# VIP722 - Error 4?



## Bobham (Jan 26, 2008)

Last week my 722 was programmed to record 3 shows in a row on the same channel. It recorded all shows normally.... or at least, when I reviewed the recorded-show screen, all showed up with their program length normally. Later, we watched the first two shows. When I opened the 3rd show, the screen displayed a box which said Error 4. I tried repeatedly to play the program, but it would not play.

Anybody got an idea what may have caused an Error 4? I did not notice any power failure, or other issue.

It took me a while to figure out how to delete it from the recorded show directory.


----------



## Ron Barry (Dec 10, 2002)

Hmmm Never heard of an Error 4 myself. Is that all it said? Sounds like you deleted the program. Did you take a picture of it.. Would be interesting to see one if you get it again. 

Personally I don't have any knowledge of that error, but always good to document it.


----------



## Rob Glasser (Feb 22, 2005)

If you get this again you might want to try a front panel reboot before deleting it. I know in the past that some errors have been corrected by a reboot.
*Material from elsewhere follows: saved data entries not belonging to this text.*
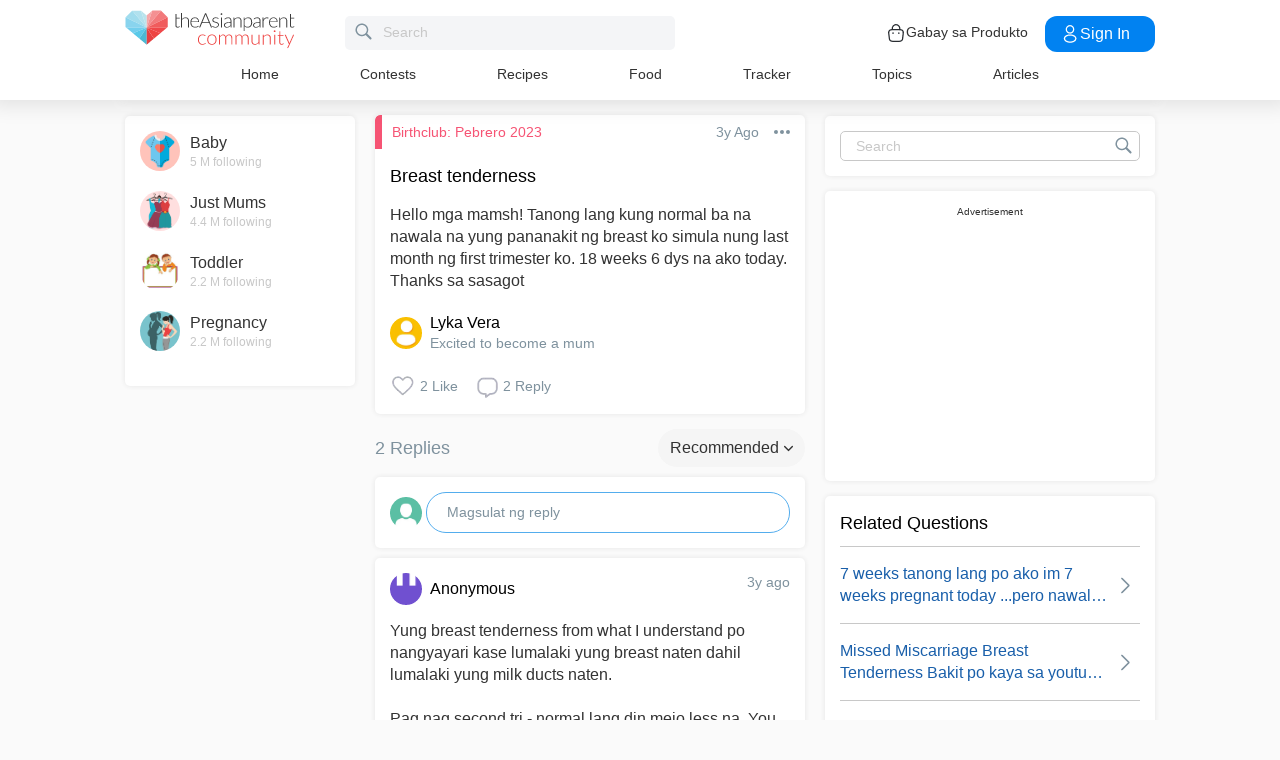

--- FILE ---
content_type: text/html; charset=utf-8
request_url: https://www.google.com/recaptcha/api2/aframe
body_size: 265
content:
<!DOCTYPE HTML><html><head><meta http-equiv="content-type" content="text/html; charset=UTF-8"></head><body><script nonce="m4MrkwgO4gtb2lsWYiMI3g">/** Anti-fraud and anti-abuse applications only. See google.com/recaptcha */ try{var clients={'sodar':'https://pagead2.googlesyndication.com/pagead/sodar?'};window.addEventListener("message",function(a){try{if(a.source===window.parent){var b=JSON.parse(a.data);var c=clients[b['id']];if(c){var d=document.createElement('img');d.src=c+b['params']+'&rc='+(localStorage.getItem("rc::a")?sessionStorage.getItem("rc::b"):"");window.document.body.appendChild(d);sessionStorage.setItem("rc::e",parseInt(sessionStorage.getItem("rc::e")||0)+1);localStorage.setItem("rc::h",'1768988704595');}}}catch(b){}});window.parent.postMessage("_grecaptcha_ready", "*");}catch(b){}</script></body></html>

--- FILE ---
content_type: application/javascript; charset=utf-8
request_url: https://fundingchoicesmessages.google.com/f/AGSKWxWp5fJFUUNlEviq0umNwiD4-JGJ_bvtQ5PQKfDIGT2iYorVSTDI-Shh81qJh-x1LMAhaTy-Yf2ZRP89YdK-hMEBsF-s1nJ6eQSvUQuyupZ97Fo8QBqNe9RbOj-XmeZ2Sum6DJsBWo80koHF1YCR3QR6-ZOCh-soPpRd-jEP4LCYoa7SzbTiEPOo2ijc/_-google-ads-/skinad._bottom_ads_/adzone1./tmnadsense.
body_size: -1289
content:
window['02b6649b-b89a-418d-8205-c5b10ca5c2ba'] = true;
No guarantees but worth a try before deleting.


----------



## Ken Green (Oct 6, 2005)

Ron Barry said:


> Hmmm Never heard of an Error 4 myself. Is that all it said? Sounds like you deleted the program. Did you take a picture of it.. Would be interesting to see one if you get it again.
> 
> Personally I don't have any knowledge of that error, but always good to document it.


Interesting...I received the same error, last night, on a recording I had set to move to the EHDD. I received the a message saying the event could not be moved, and when I attempted to play the event, is when I received this "error 4," which also said, "corrupted recording."
I just left it alone, and moved on to something else. I'll have to take another look at it today.


----------



## phrelin (Jan 18, 2007)

The Error 4 message used to be as follows:


> Error 004: A problem has been detected with your multi-dish switch. To continue to use you must do the "check switch" test available by selecting the "Point Dish/Signal" option in the Installation and Setup Menu.
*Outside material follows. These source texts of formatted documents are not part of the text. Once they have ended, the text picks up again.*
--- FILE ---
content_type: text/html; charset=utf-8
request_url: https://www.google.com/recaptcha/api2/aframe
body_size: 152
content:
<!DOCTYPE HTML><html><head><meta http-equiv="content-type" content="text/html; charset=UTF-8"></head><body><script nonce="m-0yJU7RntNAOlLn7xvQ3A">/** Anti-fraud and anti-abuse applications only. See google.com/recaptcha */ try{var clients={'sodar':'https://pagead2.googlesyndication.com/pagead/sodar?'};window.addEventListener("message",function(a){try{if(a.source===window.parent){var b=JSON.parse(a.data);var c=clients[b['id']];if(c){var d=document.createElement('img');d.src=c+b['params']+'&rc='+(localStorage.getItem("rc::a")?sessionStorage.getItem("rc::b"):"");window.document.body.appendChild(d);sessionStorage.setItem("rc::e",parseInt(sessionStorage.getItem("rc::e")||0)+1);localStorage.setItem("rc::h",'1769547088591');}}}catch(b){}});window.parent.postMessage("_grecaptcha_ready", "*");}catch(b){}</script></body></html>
 I don't know if this is still what the error says.


----------



## tnsprin (Mar 16, 2003)

phrelin said:


> The Error 4 message used to be as follows: I don't know if this is still what the error says.


Pretty much. For error 004.

http://tech.dishnetwork.com/departm.../content/tech/error/techerro004tsd_dual.shtml

See tech portal when ever you have such questions

http://tech.dishnetwork.com/departmental_content/techportal/index.shtml

Note I found this error 04, perhaps its what the OP got.

http://tech.dishnetwork.com/departmental_content/techportal/content/tech/error/fileerrorstb.shtml

Considering this is on the Customer Tech Portal, I like the instruction

"... delete the event and apologize for the inconvenience."


----------



## Bobham (Jan 26, 2008)

Thanks for the quick responses. The error was apparently due to a power failure or low signal during recording. Apparently the recorder cannot always recover from said event. Yes, the instruction "delete the event and apologize for the inconvenience" is appropriate. The wife didn't think it was funny, but it's only a TV show for gosh sake.


----------